The proper interpretation of the Code required that an operator which had exhausted its rights of renewal under the 1954 Act was prevented from making a further application for rights under Part 4 of the Code. The FTT did not have jurisdiction to entertain the respondent’s reference under Part 4 and should have struck it out under rule 9(2)(a) of the Tribunal Procedure (First-tier Tribunal) (Property Chamber) Rules 2013.

(3) The notice given by the respondent invited the appellant to enter into two different agreements, the first conferring temporary rights under paragraph 27 of the Code and the second for unrestricted rights under paragraph 20. Paragraph 27 was intended to provide an operator with a means of keeping electronic communications apparatus which was already on a site functioning while it sought new permanent rights.

Paragraph 27 only applied where each of three conditions in paragraph 27(1) was satisfied: (i) the operator had given notice under paragraph 20(2) inviting the recipient to enter into an agreement conferring code rights; (ii) the notice had invited the recipient to enter into an agreement on a temporary basis in relation to apparatus already on the land; and (iii) the recipient had the right to require the removal of the apparatus under paragraph 37 or paragraph 40(1), but the operator had not yet been required to remove it.
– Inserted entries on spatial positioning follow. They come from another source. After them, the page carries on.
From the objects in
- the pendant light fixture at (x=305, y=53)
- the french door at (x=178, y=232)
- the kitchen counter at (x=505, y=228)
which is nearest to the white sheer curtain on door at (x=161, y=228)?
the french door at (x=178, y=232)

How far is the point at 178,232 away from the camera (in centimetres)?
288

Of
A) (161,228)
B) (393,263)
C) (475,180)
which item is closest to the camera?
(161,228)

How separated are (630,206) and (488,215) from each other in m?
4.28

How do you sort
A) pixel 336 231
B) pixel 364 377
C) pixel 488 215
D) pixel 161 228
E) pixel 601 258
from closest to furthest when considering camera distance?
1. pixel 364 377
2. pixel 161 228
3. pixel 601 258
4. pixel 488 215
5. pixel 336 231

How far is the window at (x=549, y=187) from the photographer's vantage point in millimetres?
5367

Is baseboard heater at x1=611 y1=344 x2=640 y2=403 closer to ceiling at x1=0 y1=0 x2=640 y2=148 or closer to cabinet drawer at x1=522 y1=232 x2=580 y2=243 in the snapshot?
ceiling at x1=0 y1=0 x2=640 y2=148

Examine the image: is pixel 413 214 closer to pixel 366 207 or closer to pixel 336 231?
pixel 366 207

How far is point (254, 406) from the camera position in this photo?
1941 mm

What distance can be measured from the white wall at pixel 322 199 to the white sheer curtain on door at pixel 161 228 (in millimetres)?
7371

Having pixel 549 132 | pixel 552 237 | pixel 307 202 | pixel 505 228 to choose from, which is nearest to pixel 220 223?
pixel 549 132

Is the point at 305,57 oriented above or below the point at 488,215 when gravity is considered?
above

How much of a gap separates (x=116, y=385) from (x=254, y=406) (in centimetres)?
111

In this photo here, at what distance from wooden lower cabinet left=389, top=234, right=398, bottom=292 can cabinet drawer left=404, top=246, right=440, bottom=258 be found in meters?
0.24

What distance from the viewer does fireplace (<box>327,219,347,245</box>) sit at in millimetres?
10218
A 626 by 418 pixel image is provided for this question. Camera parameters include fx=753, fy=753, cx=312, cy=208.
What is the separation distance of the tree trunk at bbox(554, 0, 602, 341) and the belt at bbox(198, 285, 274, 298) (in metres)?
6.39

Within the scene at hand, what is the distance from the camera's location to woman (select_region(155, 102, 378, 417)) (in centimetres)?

It followed that a claim for temporary code rights was only available after an existing agreement had come to an end.

(4) Section 64(1) of the 1954 Act provided that, where an application had been made for a new tenancy under Part 2 and the effect of a notice to terminate the tenancy was to terminate it earlier than the expiry of three months “beginning with the date on which the application is finally disposed of”, the effect of the notice was to terminate the tenancy at the expiry of that period and not at any other time.

Section 64(2) identified the date on which “the proceedings on the application (including any proceedings on or in consequence of an appeal) have been determined and any time for appealing or further appealing has expired” as the date on which the application was finally disposed of for the purpose of starting time running under section 64(1).

In the context of section 64, the word “determined” implied more than an administrative termination; it suggested a judicial decision that finality had been achieved and was used to identify the point in time when proceedings had been “finally disposed of”. It was not apt to refer to proceedings as having been determined when they were in abeyance for some procedural reason but might nevertheless be revived.

(5) The respondent’s proceedings under the 1954 Act were not “determined” when the time for service of the claim form expired and the respondent was not entitled to serve a notice under paragraph 27 to secure temporary rights because its tenancy was still continuing. The respondent was also barred from serving a valid notice under paragraph 20 while its tenancy was being continued by the 1954 Act. On that basis, its Part 4 claim was commenced without a valid request under paragraph 20 having first been made and without the required time for consideration of the request by the appellant having elapsed. That was a further, free standing, ground for dismissing the reference under the FTT Rules: Shotley Point Marina (1986) Ltd v Spalding [1997] 1 EGLR 233 considered.

Jonathan Wills (instructed by Freeths LLP) appeared for the appellant; Oliver Radley-Gardner KC (instructed by Gowling WLG (UK) LLP) appeared for the respondent.